The rising in Asturias was well prepared with headquarters in Oviedo. In several mining towns in Asturias, local unions gathered small arms and were determined to see the strike through. Fighting began on the evening of 4 October, with the miners occupying several towns, attacking and seizing local Civil Guard and Assault Guard barracks.

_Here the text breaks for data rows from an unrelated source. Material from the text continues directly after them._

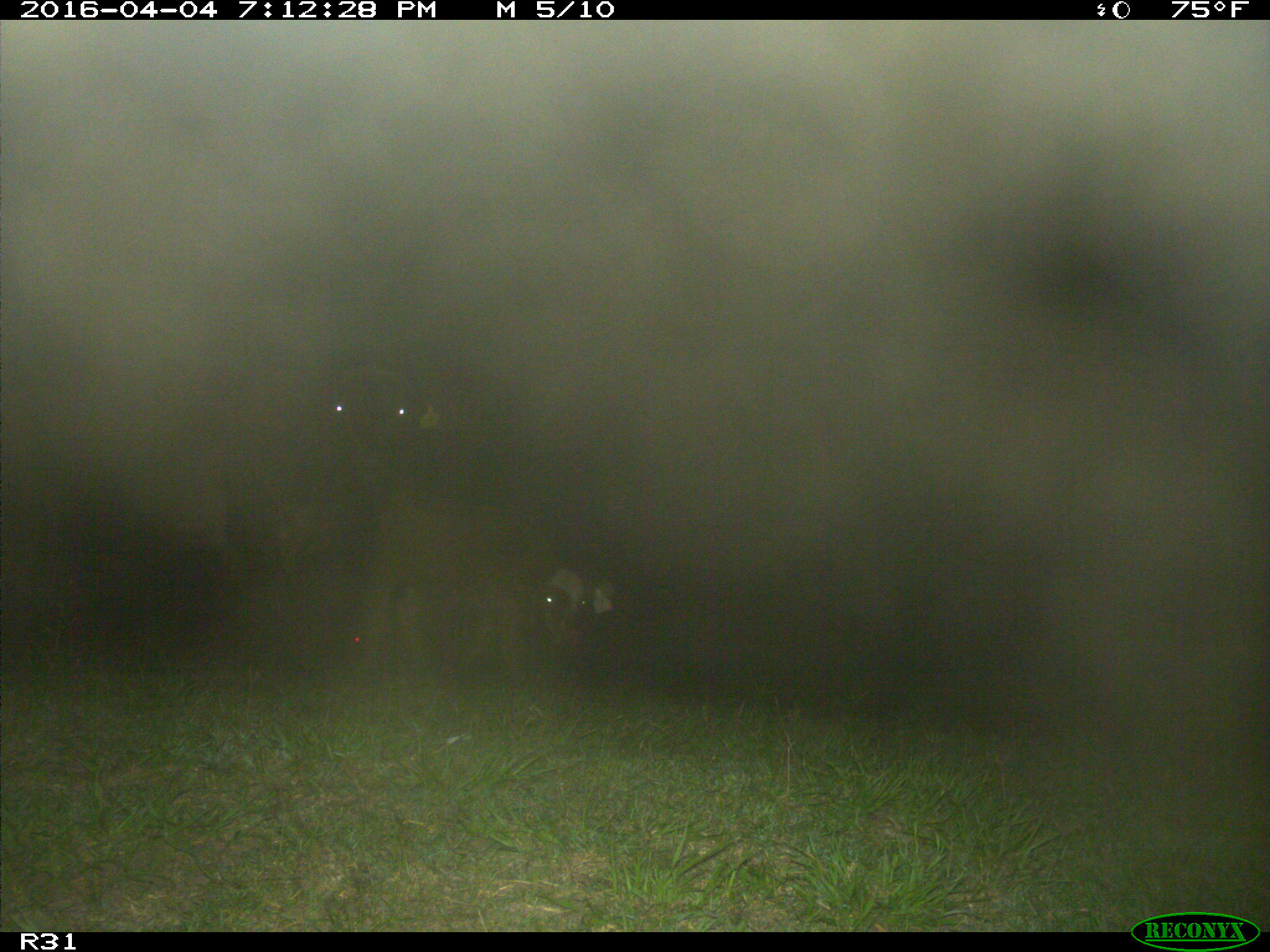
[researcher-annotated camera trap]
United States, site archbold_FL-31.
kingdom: Animalia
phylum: Chordata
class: Mammalia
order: Artiodactyla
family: Bovidae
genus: Bos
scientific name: Bos taurus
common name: domestic cow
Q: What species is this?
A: Bos taurus (domestic cow).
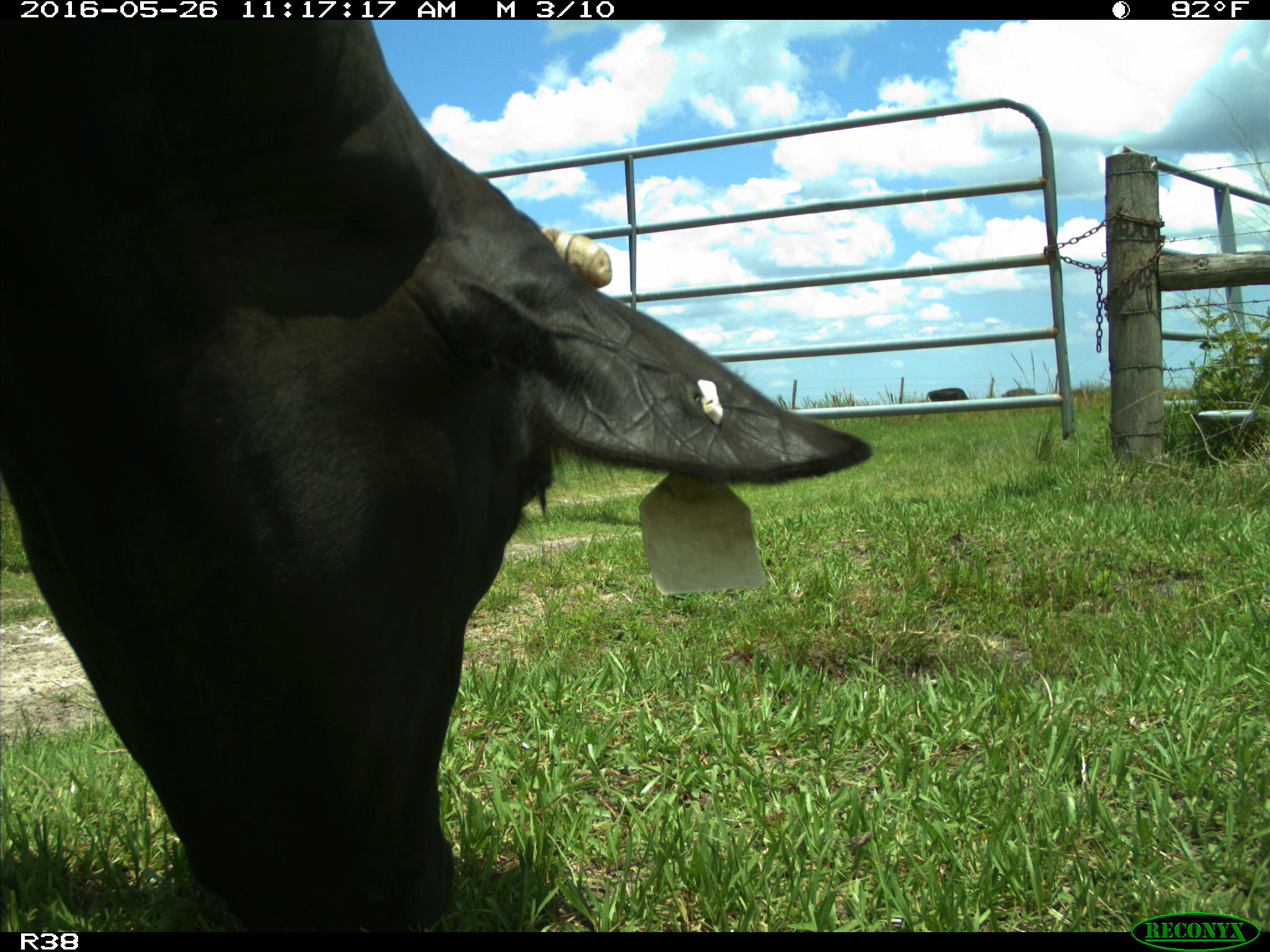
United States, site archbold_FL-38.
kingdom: Animalia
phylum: Chordata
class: Mammalia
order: Artiodactyla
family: Bovidae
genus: Bos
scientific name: Bos taurus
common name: domestic cow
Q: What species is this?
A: Bos taurus (domestic cow).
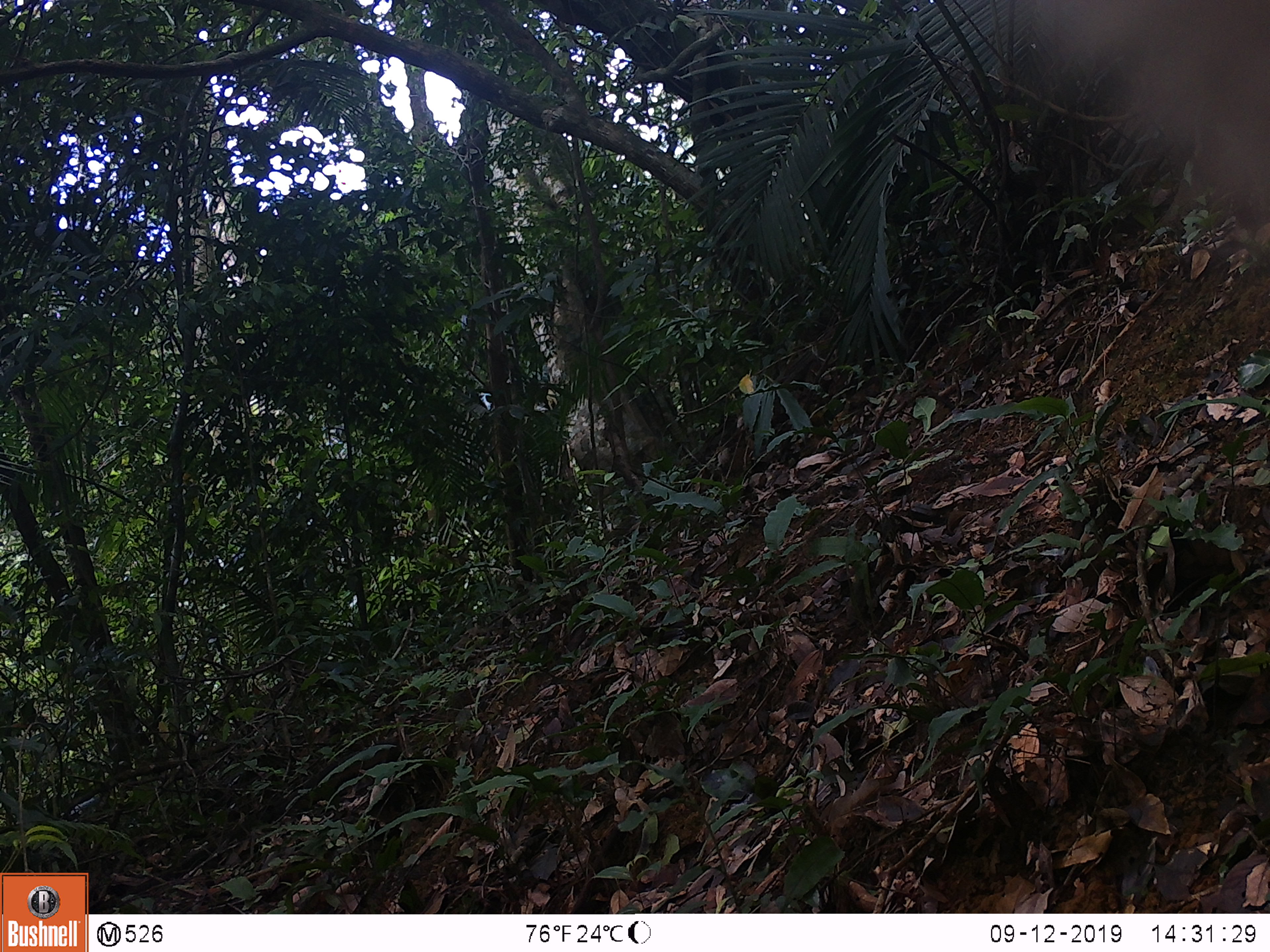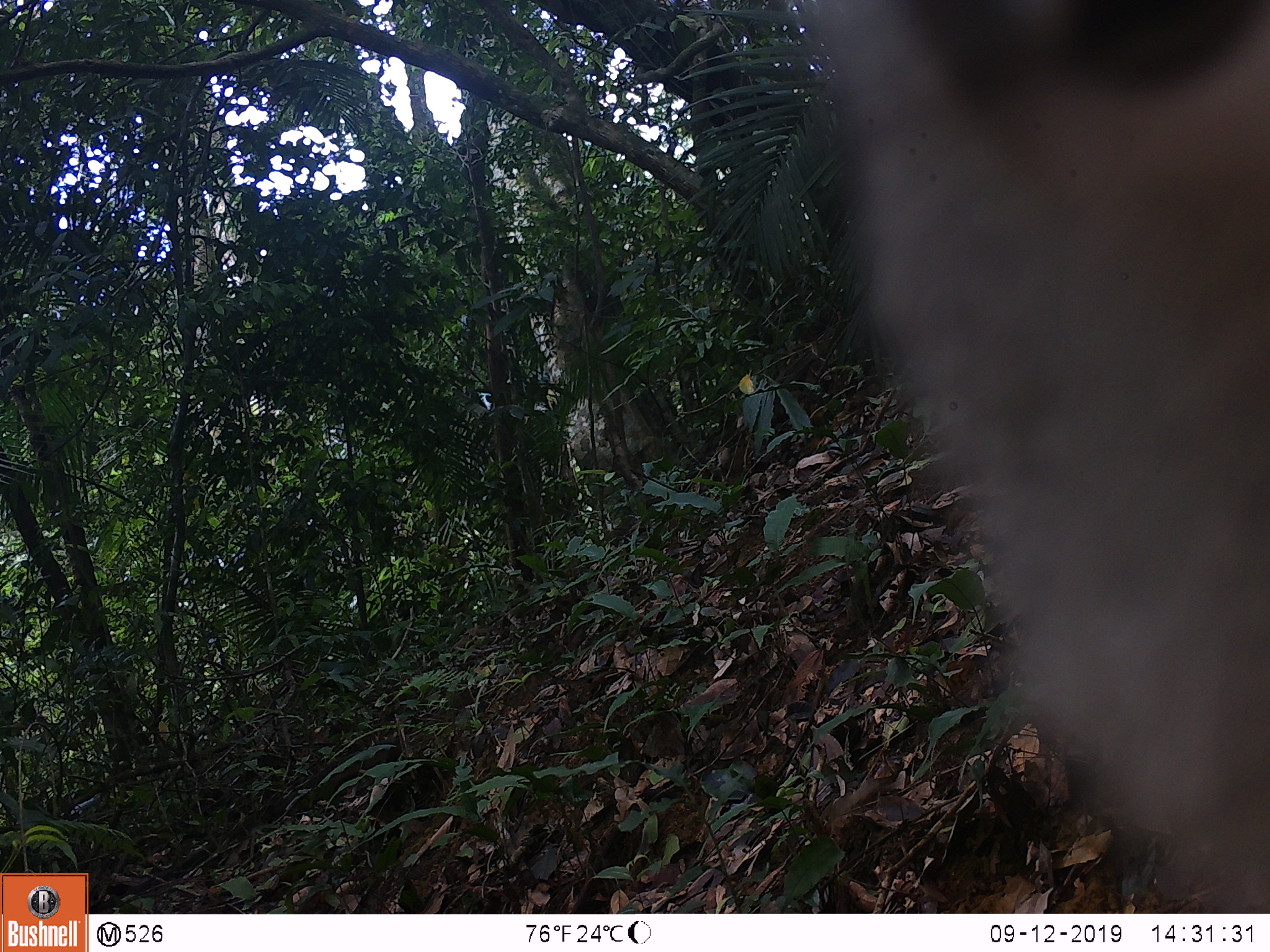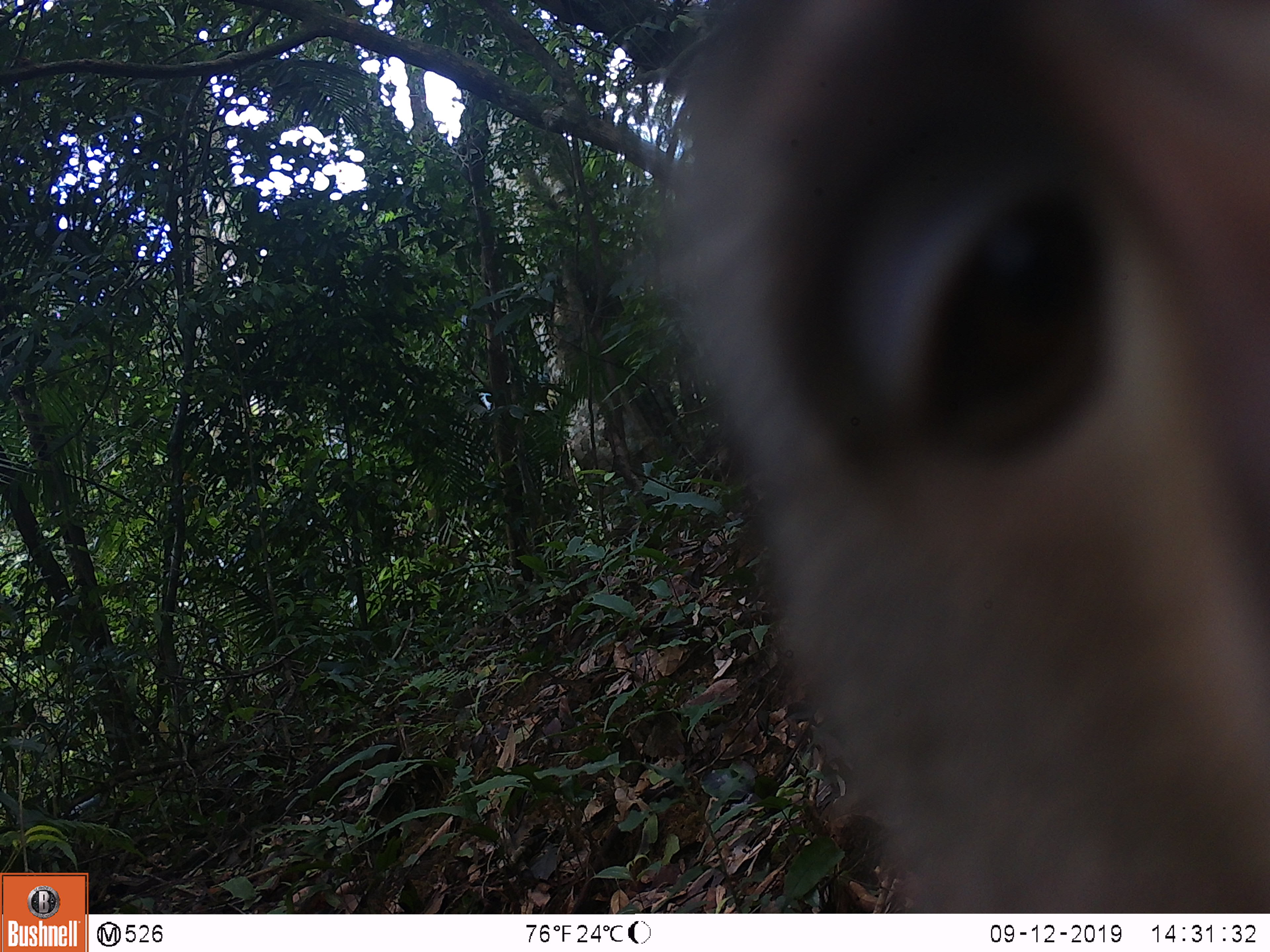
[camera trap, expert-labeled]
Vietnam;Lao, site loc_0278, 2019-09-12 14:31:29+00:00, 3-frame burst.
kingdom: Animalia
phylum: Chordata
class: Mammalia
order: Primates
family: Cercopithecidae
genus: Macaca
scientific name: Macaca nemestrina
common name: pig-tailed macaque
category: pig tailed macaque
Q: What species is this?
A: Pig tailed macaque (pig-tailed macaque) (Macaca nemestrina).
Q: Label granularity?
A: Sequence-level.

At dawn on 5 October, the rebels attacked the Catholic Brothers' school in Turón. The Brothers and the Passionist Fathers were captured and imprisoned in the "House of the People" while waiting for a decision from the Revolutionary Committee. Under pressure from extremists, the Committee condemned them to death. 34 priests, six young seminarians aged 18 to 21, and several businessmen and Civil Guards were summarily executed by the revolutionaries in Mieres and Sama. 58 religious buildings including churches, convents, and part of the University of Oviedo were burned and destroyed. The same day saw columns of miners advancing along the road to Oviedo, the provincial capital of Asturias. Taking Oviedo, the rebels were able to seize the city's arsenal gaining 24,000 rifles, carbines, and light and heavy machine guns. Recruitment offices demanded the services of all workers between the ages of eighteen and forty for the "Red Army". Thirty thousand workers were mobilized for battle within ten days. With the exception of two barracks in which fighting with the garrison of 1,500 government troops continued, the city was taken by 6 October. The miners proceeded to occupy several other towns, most notably the large industrial centre of La Felguera, and set up town assemblies, or "revolutionary committees", to govern the towns that they controlled.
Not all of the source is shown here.